When treating patients that have a regular, wide-complex tachycardia (WCT) focus on not being stupid rather than trying to be brilliant.
As much as we might think of ourselves as brilliant interpreters of ECGs, when the AHA states to "obtain expert opinion" on matters surrounding WCT, EMS is probably not who they had in mind. Many in EMS may have the knowledge, but lack the experience, and they lack the crucial component of feedback on our ECG diagnoses to be true experts. The feedback sanction surrounding our ECG diagnostic skills allows cognitive biases and faulty logic to not only exist but to flourish.
EMS providers are trying to play the winner’s game when assessing wide-complex tachycardias. That is the wrong approach. EMS (and probably everyone in health care without an EP lab at their disposal) should be playing the loser’s game.
The Loser’s Game: how a book about tennis will help you with ECG interpretation and life.
Simon Ramo wrote Extraordinary Tennis Ordinary Players. This book has profound ideas that can be used far beyond the tennis court.
Ramo explains that there are two strategies for winning a tennis match depending on how skilled the players are. The highly skilled players engage in a “winner’s game,” where they score points off their opponents. These skilled players win the match because they scored more points than their opponents using their skills and well-practiced techniques. They beat their opponents by being the better tennis player.
The average tennis player should not use a winner’s game strategy in a match, they should use the “loser’s game” strategy. To win using the loser’s game strategy, the average tennis player tries to make less mistakes than their opponent, they lose fewer points than their opponent does. They do not try to be fancy; they don’t try and beat their opponent with heroic shots across the court, they simply return the serve back to the opponent so their opponent can screw it up by hitting the ball into the net or off the court. They win by losing fewer points than their opponent does. This is the approach that EMS should embrace when dealing with WCTs. EMS needs to stop playing a winner’s game. EMS needs to employ a loser’s game with WCTs.
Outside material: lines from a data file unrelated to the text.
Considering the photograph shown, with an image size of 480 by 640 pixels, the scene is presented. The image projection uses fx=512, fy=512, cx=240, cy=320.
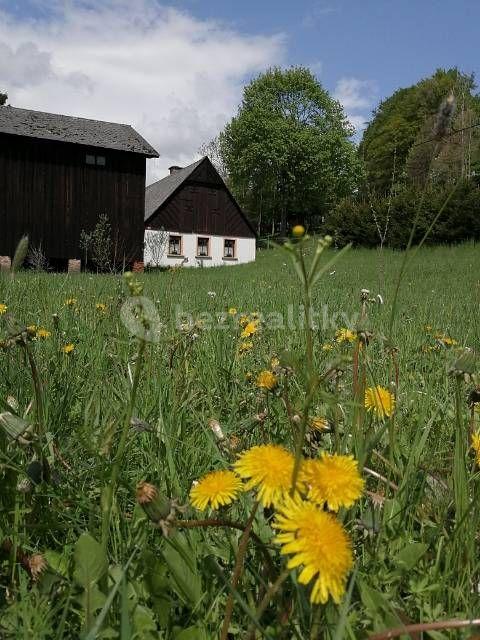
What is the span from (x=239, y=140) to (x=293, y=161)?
4.87m

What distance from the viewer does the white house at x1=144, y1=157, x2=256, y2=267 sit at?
29.7 m

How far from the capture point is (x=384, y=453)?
4.30 feet

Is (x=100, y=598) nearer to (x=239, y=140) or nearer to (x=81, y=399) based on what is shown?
(x=81, y=399)

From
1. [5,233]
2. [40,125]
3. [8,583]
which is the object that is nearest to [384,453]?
[8,583]

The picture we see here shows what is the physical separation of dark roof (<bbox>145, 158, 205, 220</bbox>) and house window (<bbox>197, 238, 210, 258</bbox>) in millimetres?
3244

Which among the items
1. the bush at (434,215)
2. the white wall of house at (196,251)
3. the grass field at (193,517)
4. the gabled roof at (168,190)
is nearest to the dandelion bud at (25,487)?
the grass field at (193,517)

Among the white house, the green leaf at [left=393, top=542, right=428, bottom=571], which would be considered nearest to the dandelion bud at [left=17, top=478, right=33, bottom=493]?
the green leaf at [left=393, top=542, right=428, bottom=571]

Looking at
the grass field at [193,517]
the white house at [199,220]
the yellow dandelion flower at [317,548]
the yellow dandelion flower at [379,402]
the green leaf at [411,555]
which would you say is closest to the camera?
the yellow dandelion flower at [317,548]

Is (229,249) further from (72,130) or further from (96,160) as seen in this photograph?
(72,130)

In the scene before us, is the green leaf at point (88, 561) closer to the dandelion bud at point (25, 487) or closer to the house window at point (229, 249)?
the dandelion bud at point (25, 487)

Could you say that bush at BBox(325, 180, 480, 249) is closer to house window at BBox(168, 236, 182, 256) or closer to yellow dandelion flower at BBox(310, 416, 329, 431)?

Nerds! I’m a reformed ECG nerd. Formerly insufferable about ECGs, pointing out axis deviations and rambling about the most trivial of details that no one cares about. I am in ECG-Nerd remission currently, but still relapse every now and then. I still love how each ECG is a puzzle to be figured out, a mystery to be solved or a cipher to be decrypted. But I try to stop myself from rambling on about the minutia before reaching the point of diminishing returns. For example, EMS has some weird obsession with doing posterior ECGS. If a patient has an obvious MI on the ECG, hunting for posterior involvement is a meaningless task—it does not provide any more useful information. If a patient is having a STEMI, finding that they are having “even more STEMI,” does not add anything of value to the clinical picture. It is ECG-nerdism at its finest. Any time someone tells you there is an MI with posterior involvement, ask them, “cool…so what?” And see what their answer is. I am all for doing a posterior ECG when an isolated posterior MI is suspected (even though a typical ECG is better at picking it up), but if you have already found the MI, please just stop there.
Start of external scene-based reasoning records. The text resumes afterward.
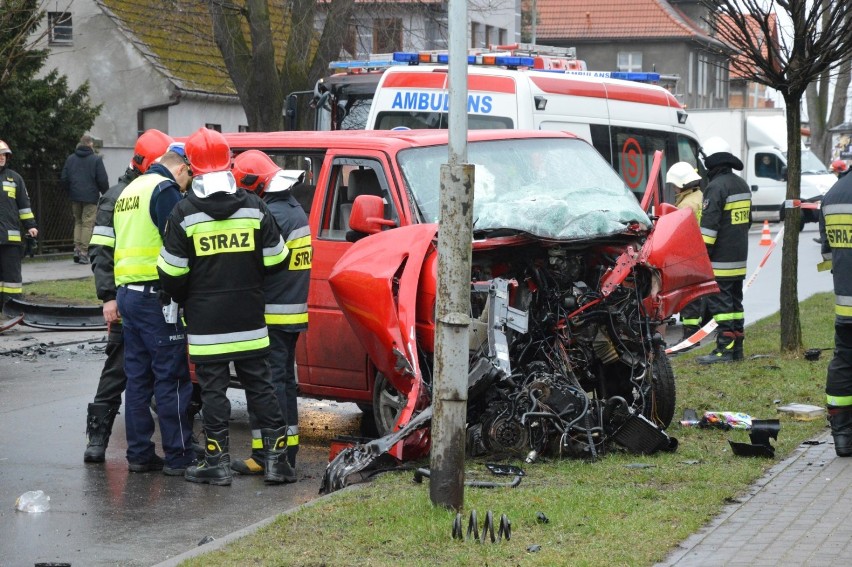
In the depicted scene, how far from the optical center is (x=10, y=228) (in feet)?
44.8

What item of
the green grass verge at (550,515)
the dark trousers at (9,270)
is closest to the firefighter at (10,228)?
the dark trousers at (9,270)

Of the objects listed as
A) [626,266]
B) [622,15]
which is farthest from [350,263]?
[622,15]

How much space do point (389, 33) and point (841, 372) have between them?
20286 millimetres

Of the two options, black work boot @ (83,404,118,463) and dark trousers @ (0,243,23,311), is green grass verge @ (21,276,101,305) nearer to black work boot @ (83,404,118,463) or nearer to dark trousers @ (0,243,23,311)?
dark trousers @ (0,243,23,311)

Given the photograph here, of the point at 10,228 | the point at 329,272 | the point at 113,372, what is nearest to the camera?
the point at 113,372

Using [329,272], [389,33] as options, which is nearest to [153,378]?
[329,272]

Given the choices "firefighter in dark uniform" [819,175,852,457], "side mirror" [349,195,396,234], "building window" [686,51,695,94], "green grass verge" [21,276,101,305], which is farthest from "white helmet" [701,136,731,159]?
"building window" [686,51,695,94]

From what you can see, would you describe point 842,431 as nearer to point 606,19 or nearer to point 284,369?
point 284,369

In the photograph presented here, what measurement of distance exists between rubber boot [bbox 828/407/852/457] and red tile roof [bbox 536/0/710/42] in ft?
186

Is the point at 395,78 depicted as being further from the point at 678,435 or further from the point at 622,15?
the point at 622,15

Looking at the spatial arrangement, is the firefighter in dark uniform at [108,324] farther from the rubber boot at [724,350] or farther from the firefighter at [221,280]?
the rubber boot at [724,350]

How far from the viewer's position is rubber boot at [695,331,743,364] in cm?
1176

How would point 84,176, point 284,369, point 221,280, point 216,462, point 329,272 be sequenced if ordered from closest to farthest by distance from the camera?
point 221,280
point 216,462
point 284,369
point 329,272
point 84,176

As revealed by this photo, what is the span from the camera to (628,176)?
14.0 meters
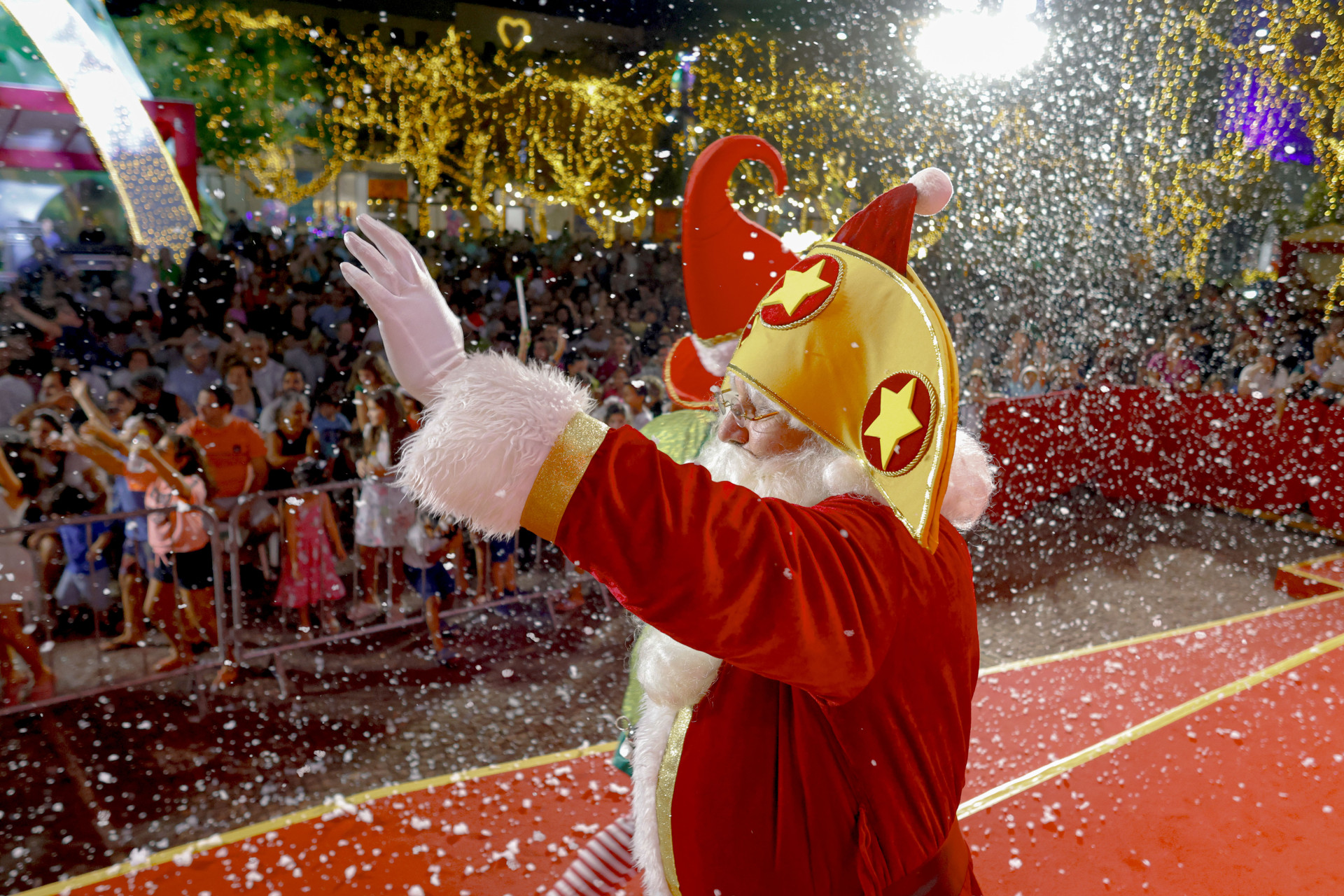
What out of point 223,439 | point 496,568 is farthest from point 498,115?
point 496,568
The older I get the more I appreciate efficiency. Taking a regular, wide complex tachycardia with no associated P waves past the point of calling it exactly that, a WCT, does not have any diagnostic yield. It is low-speed, high-drag.
We have to fight against the years of EMS cardiology programming in our heads, calling for us to go one step further than needed when presented with an ECG showing a WCT, telling us to “name the dog before it can bite you.” The truth is all dogs can bite you, just some harder than others. Their name doesn’t usually matter.
When faced with a pulsatile, regular, wide-complex tachycardia, strongly consider playing the loser’s game—just call it that and stop, go no further. Simply saying, “I dunno, it’s regular, wide and fast,” is all that is needed. There is nothing to be gained from stratifying a WCT into VT or SVT—the treatment is the same regardless of what we call it.
You cannot rule out VT.
There are no ECG rules or guidelines that can rule out VT when presented with a regular wide complex tachycardia with no P waves. Regardless of whatever you learned in paramedic school at or the latest edutainment CE you attended. That is so important it needs to be repeated: There are no ECG rules that definitively rule out VT when presented with a regular wide complex tachycardia.
The rule in/rule out fallacy Much confusion surrounding the diagnosis of WCTs comes from a simple misunderstanding; assuming that “ruling in” and “ruling out” are two sides of the same coin. The absence of a sign that rules in a condition does not mean the condition is ruled out. As the saying goes, absence of evidence is not the same as evidence of absence.
The absence of something that is believed to rule in VT, such as concordance in the precordial leads, does NOT rule out VT (also, it should be mentioned that concordance does not mean it is VT, only it is perhaps more likely to be VT if present.) Most signs and symptoms involved in ruling in/ruling out disease are not absolutes; they simply change the likelihood ratio of the disease.
Thinking in probabilities: more or less likely
The novice tends to think in binary terms. Either this x or y, either this is a WCT is VT or it is SVT. The expert thinks in probabilistic terms, using terms such as “more likely” and “less likely” and “probably” and “I think.” It is counterintuitive that with the more expertise you gain, the less certain you become of some things. In the realm of expertise, certainty is a rarity.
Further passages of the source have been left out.